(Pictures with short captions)
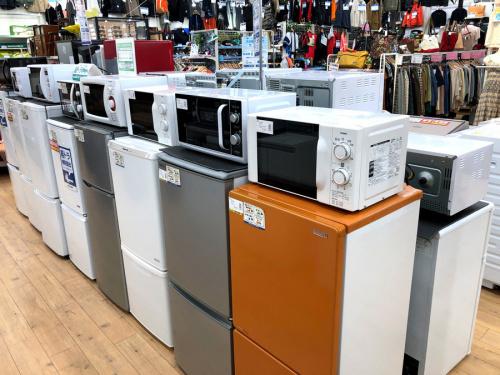 デザイン家電 大阪の冷蔵庫 洗濯機 中古 買取 大阪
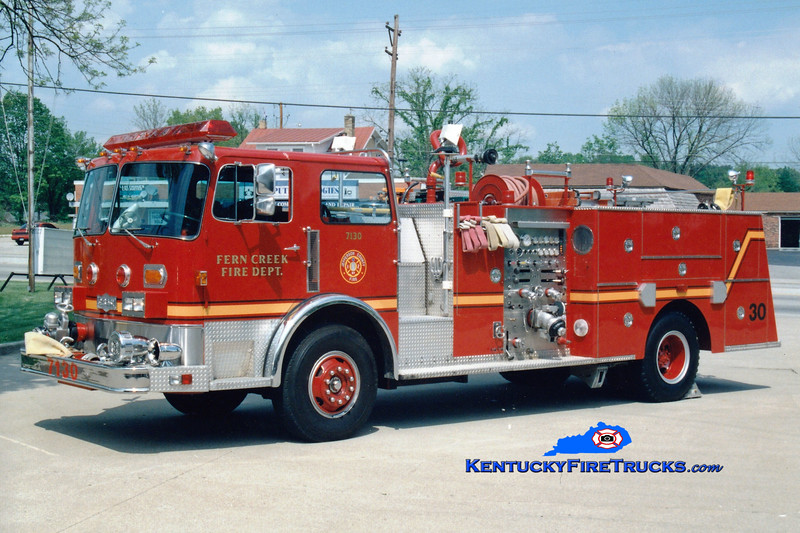 <center> Fern Creek  Engine 7130 <br> 1980 Pirscsh 1750/500 <br> Greg Stapleton photo </center>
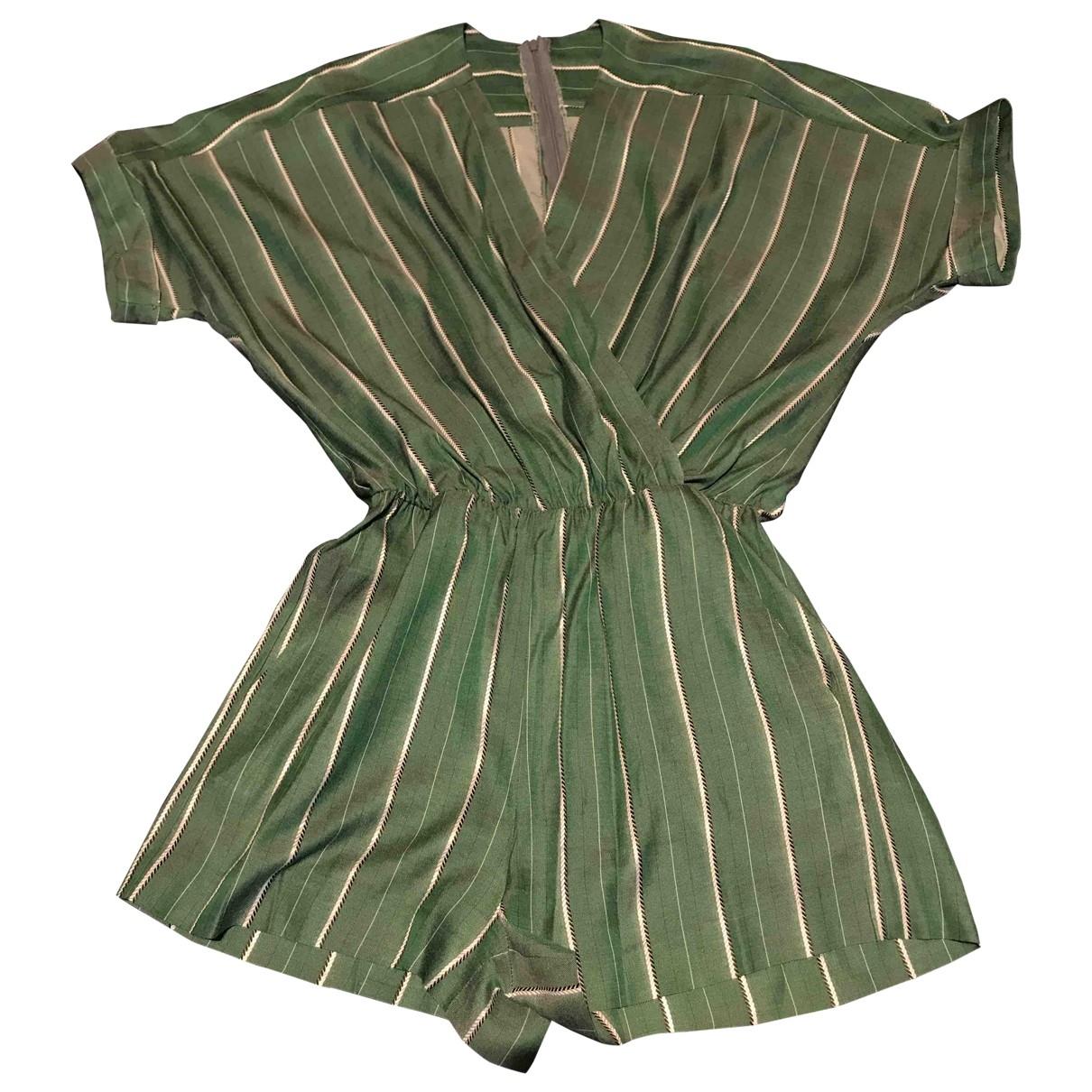 Maje - Combinaison   pour femme en coton - vert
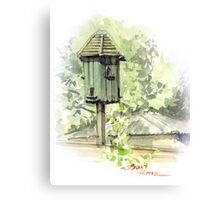 A Bird House  Canvas Print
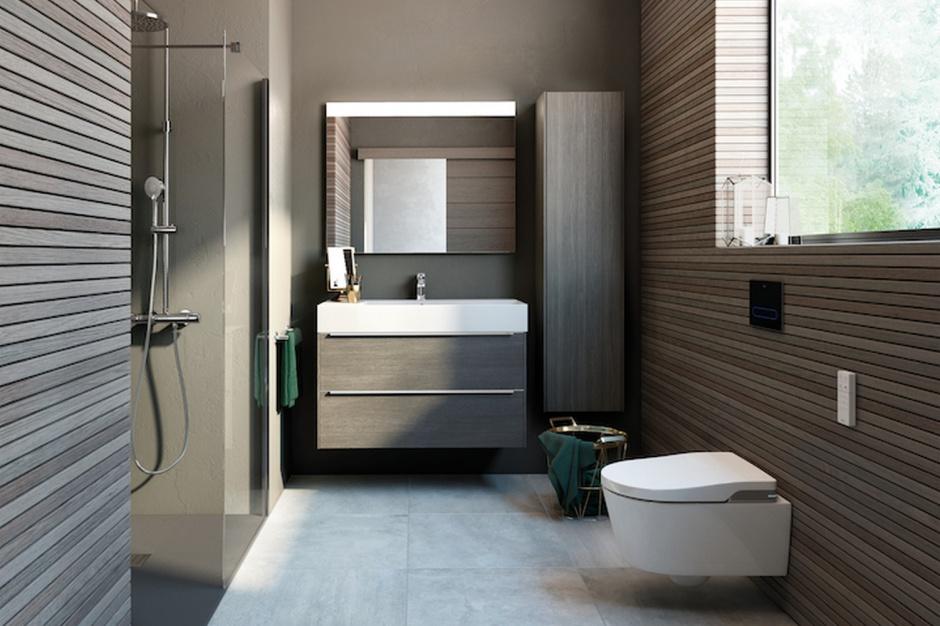 Renomowany producent wyposażenia łazienek na 4 Design Days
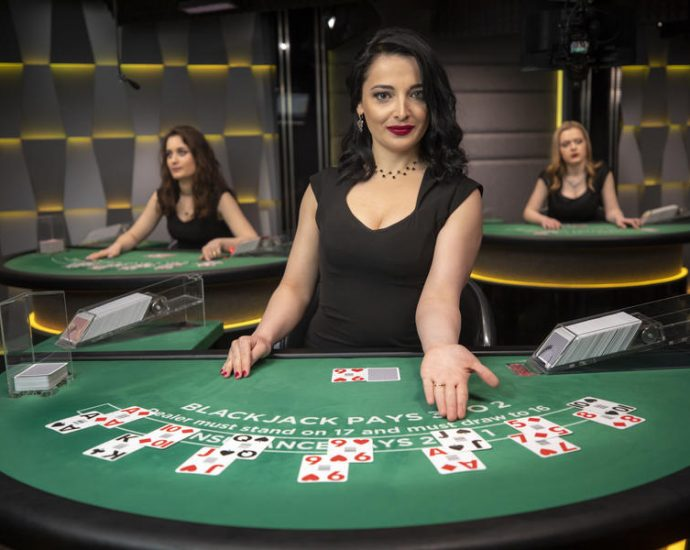 Best Online Gambling Sites US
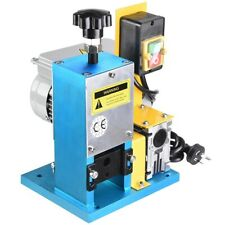 Powered Electric Wire Stripping Machine Metal Cable Stripper Scrap Recycle Tool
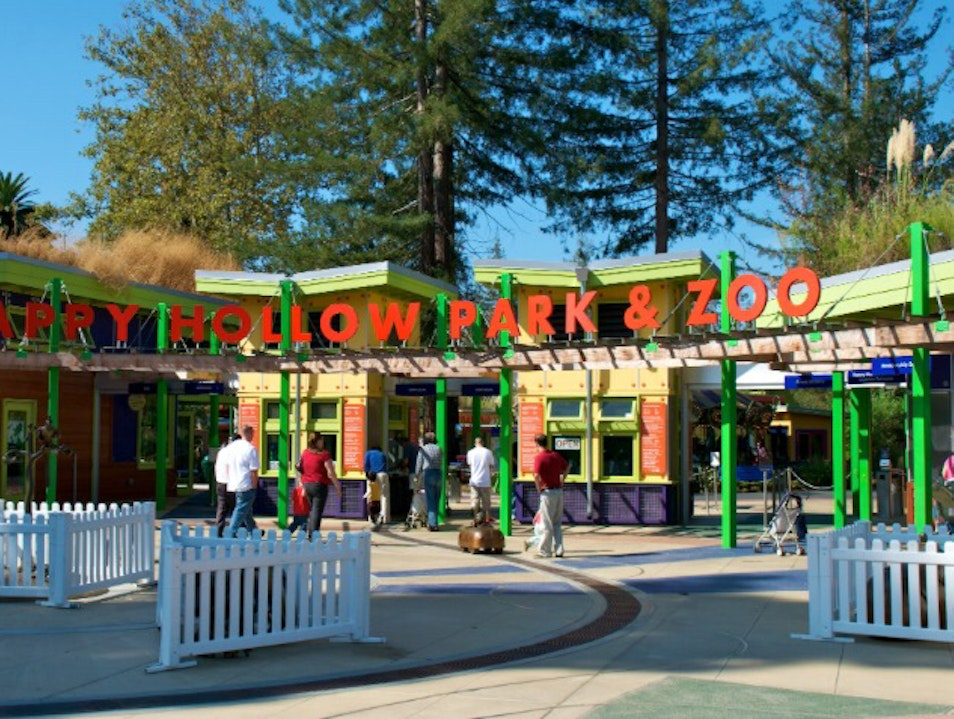Happy Hollow Park & Zoo San Jose California United States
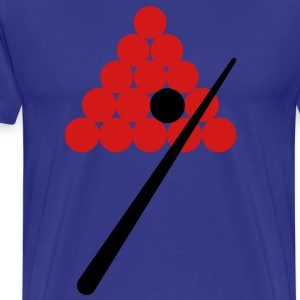 snooker pool balls with 1 cue T-Shirts - Men's Premium T-Shirt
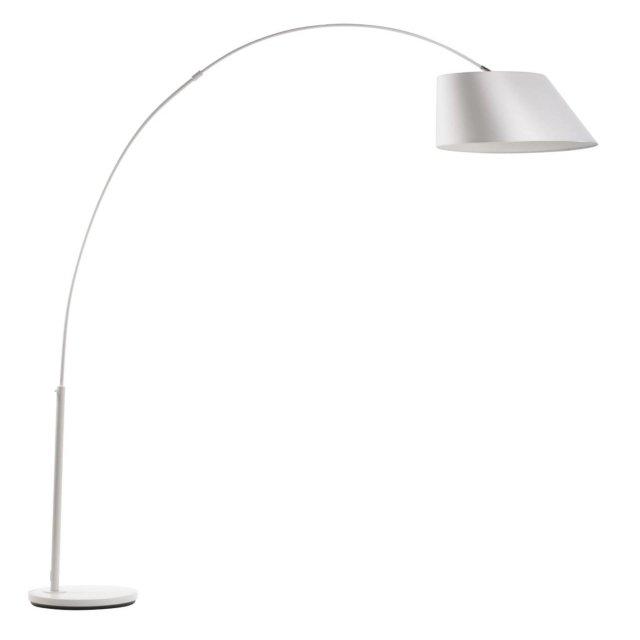 Podna lampa Arc White
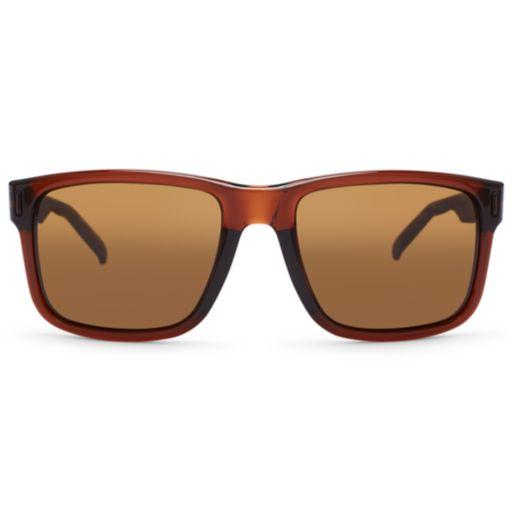 Men's Under Armour Assist Sunglasses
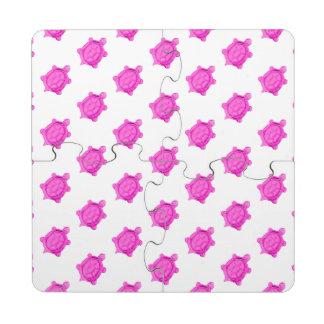 Modelo rosado de las tortugas posavasos de puzzle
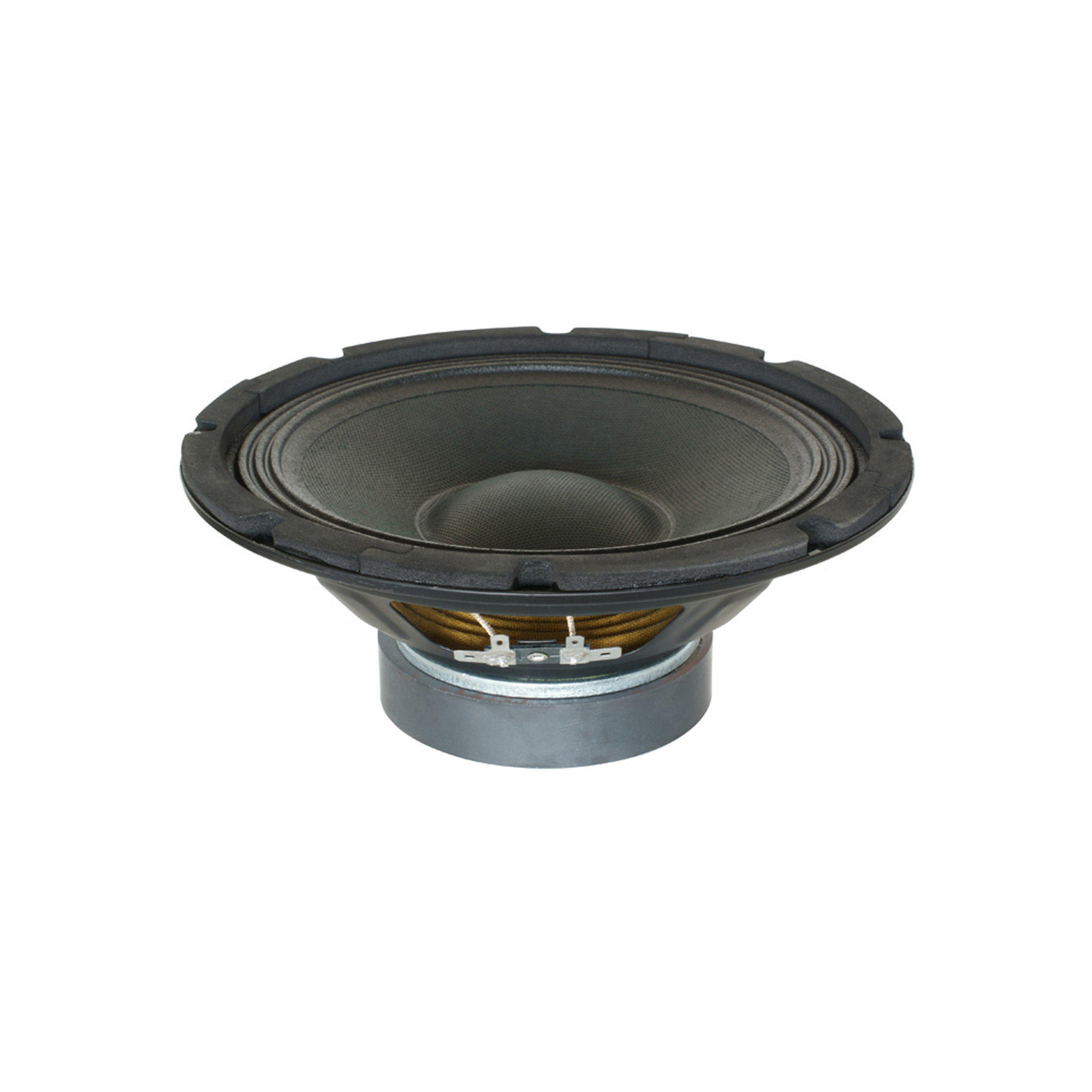 """Skytec SP800 8"""" Chassic Speaker Cone Replacement Driver 100W"""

• **Exercise details**
Without including any picture, retype the entries exactly.

• **Output for this exercise**
 デザイン家電 大阪の冷蔵庫 洗濯機 中古 買取 大阪
 <center> Fern Creek  Engine 7130 <br> 1980 Pirscsh 1750/500 <br> Greg Stapleton photo </center>
 Maje - Combinaison   pour femme en coton - vert
 A Bird House  Canvas Print
 Renomowany producent wyposażenia łazienek na 4 Design Days
 Best Online Gambling Sites US
 Powered Electric Wire Stripping Machine Metal Cable Stripper Scrap Recycle Tool
Happy Hollow Park & Zoo San Jose California United States
 snooker pool balls with 1 cue T-Shirts - Men's Premium T-Shirt
 Podna lampa Arc White
 Men's Under Armour Assist Sunglasses
 Modelo rosado de las tortugas posavasos de puzzle
 """Skytec SP800 8"""" Chassic Speaker Cone Replacement Driver 100W"""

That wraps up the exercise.